‘You know,” says Bruce Paine, “I’m not very good at this marketing thing.” Classical guitarist/composer Paine says it with a chuckle but he’s not joking. His last concert was by invitation only. His next concert, which happens as this issue of the Listener hits news stands, is a pre-launch for his excellent new album … still we sang, which is launched, concert-less, on May 12, ahead of the post-launch concert on May 26 at Alberton in Auckland.
And although he’s releasing an album, you may struggle to pick one up at the merch table.
“I will have CDs on sale but it’s not the point of the exercise,” Paine says of his launch. “I’m not going to force them on people.” Which is just as well because he’s only pressed 50 copies.
But if Paine is not much of a marketeer, he is one of our best guitarists, and increasingly devotes himself to composing. … still we sang, Paine’s eighth album, is his second collection comprising solely his own works. The music is impressionistic; tuneful but deceptively difficult – “it would test some professional guitarists” – and not programmatic so much as narrative. So, while birdsong makes its way into the album (Paine transcribed recordings taken in his garden), you mightn’t know it if the resulting pieces didn’t have names like Avian Antics and Dawn Reflections.
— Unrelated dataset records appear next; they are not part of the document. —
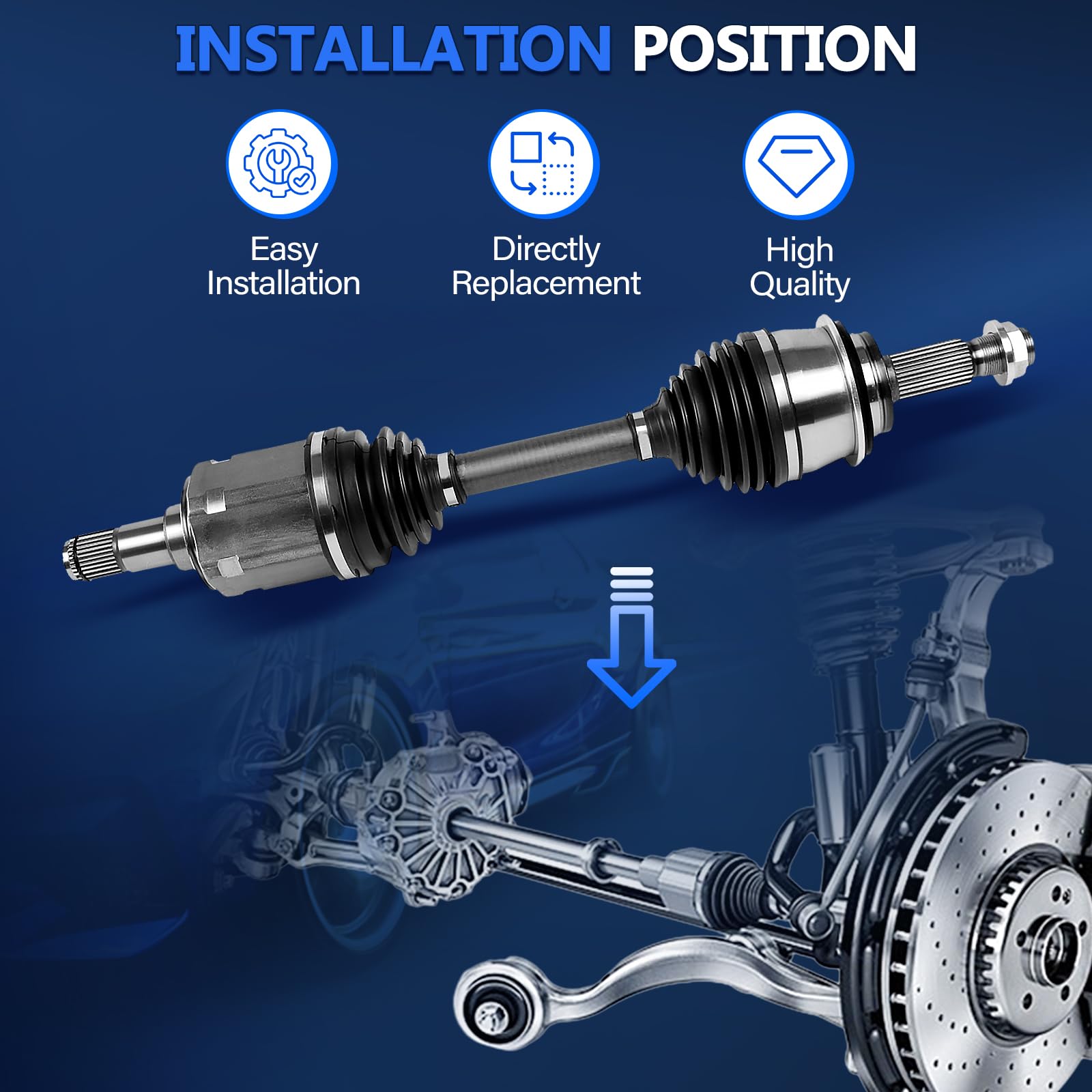 INSTALLATION POSITION

Easy Installation

Directly Replacement

High Quality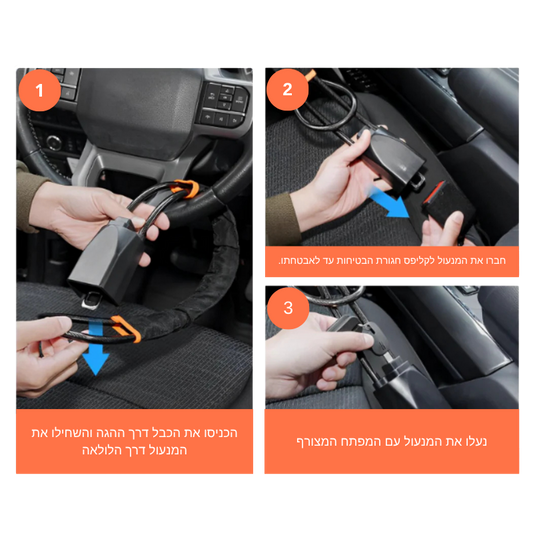 1

הכניסו את הכבל דרך ההגה והשחילו את המנעול דרך הלולאה

2

חברו את המנעול לקליפס חגורת הבטיחות עד לאבטחתו.

3

נעלו את המנעול עם המפתח המצורף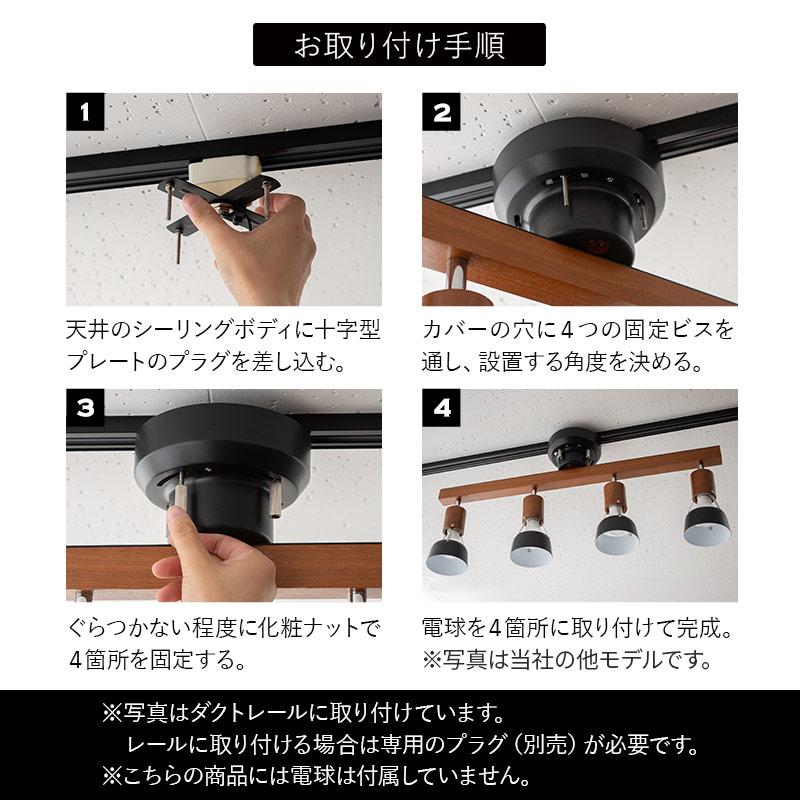 お取り付け手順

1

天井のシーリングボディに十字型プレートのプラグを差し込む。

2

カバーの穴に４つの固定ビスを通し、設置する角度を決める。

3

ぐらつかない程度に化粧ナットで４箇所を固定する。

4

電球を４箇所に取り付けて完成。
※写真は当社の他モデルです。

※写真はダクトレールに取り付けています。
レールに取り付ける場合は専用のプラグ（別売）が必要です。
※こちらの商品には電球は付属していません。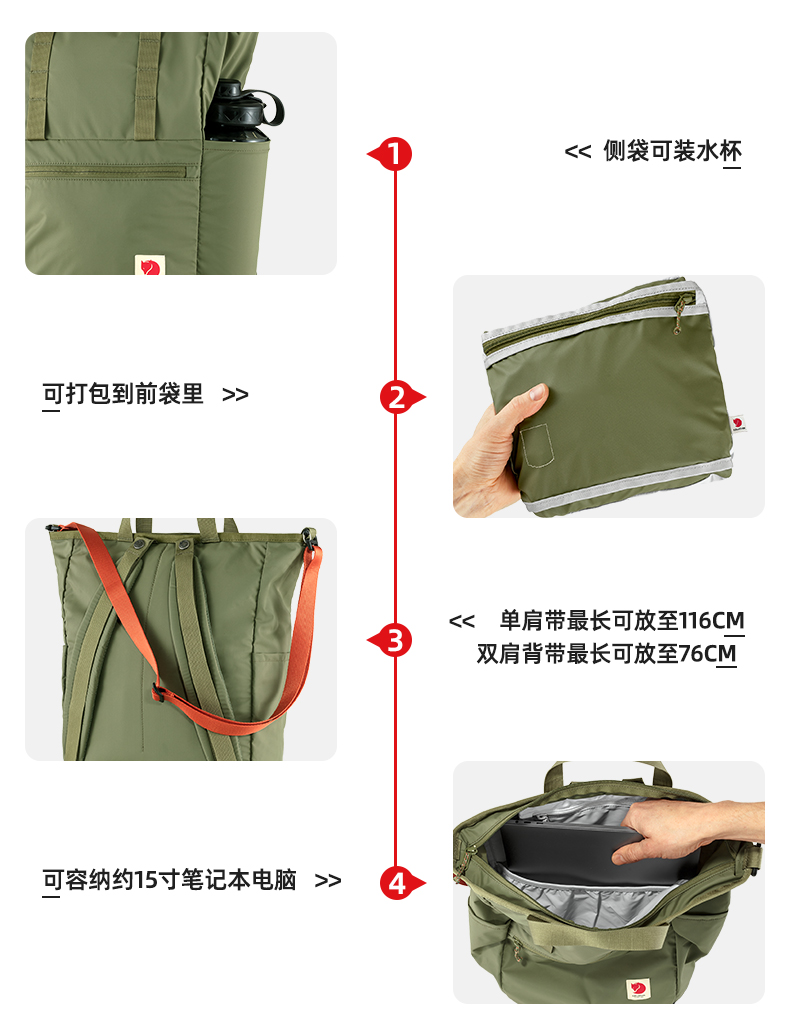 1

<< 侧袋可装水杯

可打包到前袋里 >>

2

3

<< 单肩带最长可放至116CM
双肩背带最长可放至76CM

可容纳约15寸笔记本电脑 >>

4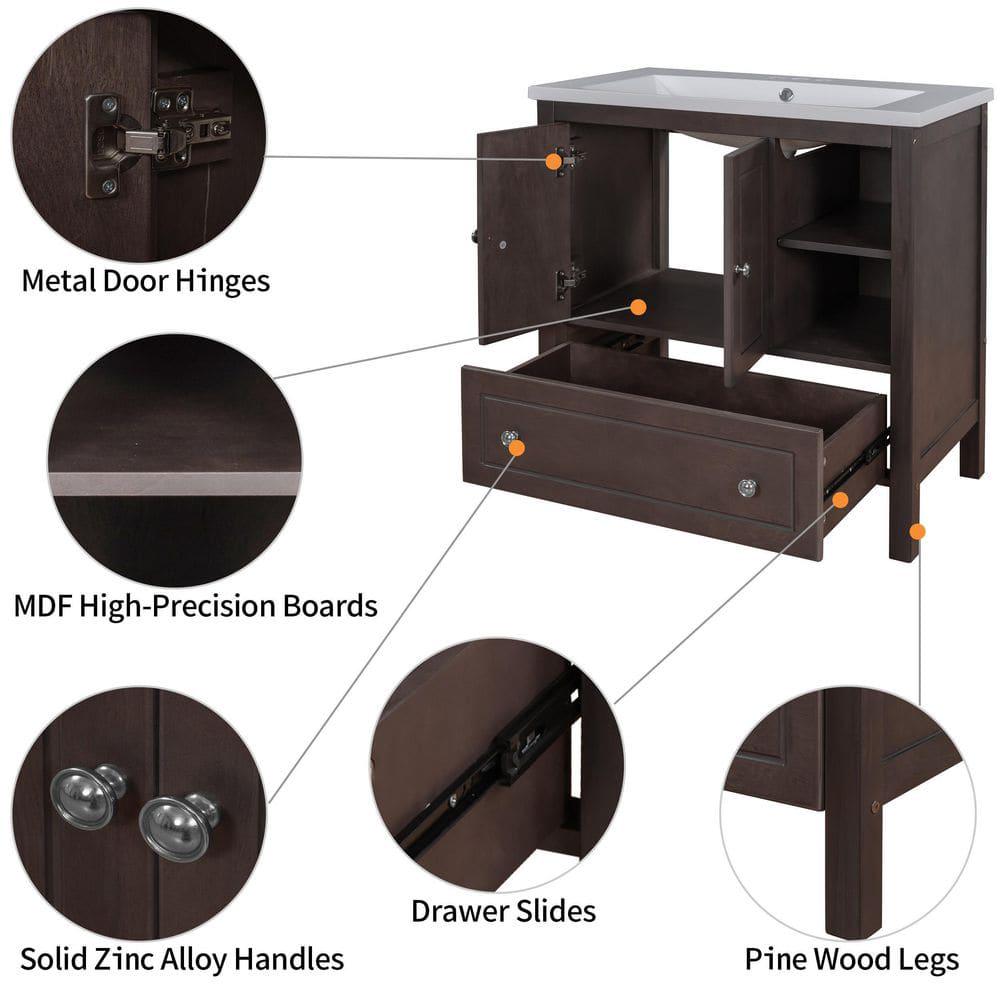 Metal Door Hinges

MDF High-Precision Boards

Solid Zinc Alloy Handles

Drawer Slides

Pine Wood Legs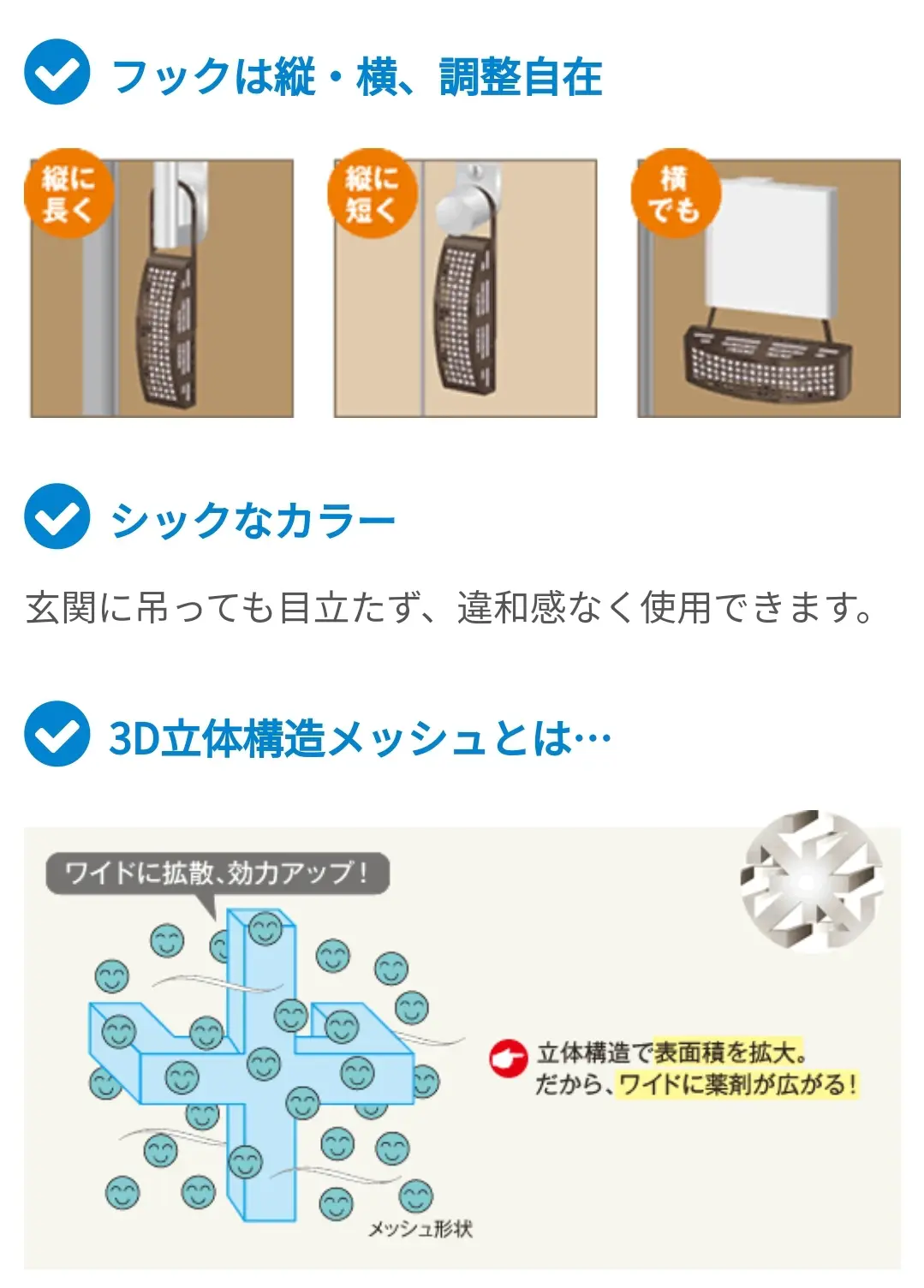 フックは縦・横、調整自在

縦に長く

縦に短く

横でも

シックなカラー

玄関に吊っても目立たず、違和感なく使用できます。

3D立体構造メッシュとは…

ワイドに拡散、効力アップ！

立体構造で表面積を拡大。
だから、ワイドに薬剤が広がる！

メッシュ形状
“I like an image in my mind, as a guide to what I’m aiming for,” he says, “but I’m putting these labels on just to help people find some meaning.”
Paine was reticent about writing “bird music”, reasoning that there’s plenty of that about. In the end, though, he wrote a whole suite, When All Was Quiet, Still We Sang, inspired by the way birds pierced the silence during Covid.
There’s a bird on … still we sang’s cover, too. It was painted by Paine’s mother, Frances, a gifted amateur who briefly studied with famed landscapist Ida Eise, and who died between lockdowns. The ability to display Frances’s artwork was one of the reasons Paine bothered to make physical copies of the album.
… still we sang, officially released on Mother’s Day, is dedicated to her, an act of reflection from a musician who generally prefers to fix his sights on the future, rather than the past.
“I don’t play my recordings very often,” Paine says. “How much of that music will I ever play again? It’s better to be moving forward. Whether it’s painting, music, sculpture, artists try to find new ground, not look back.”
Bruce Paine’s … still we sang is released on May 12. He performs at Alberton, Mt Albert, Auckland, 2pm, Sunday, May 26.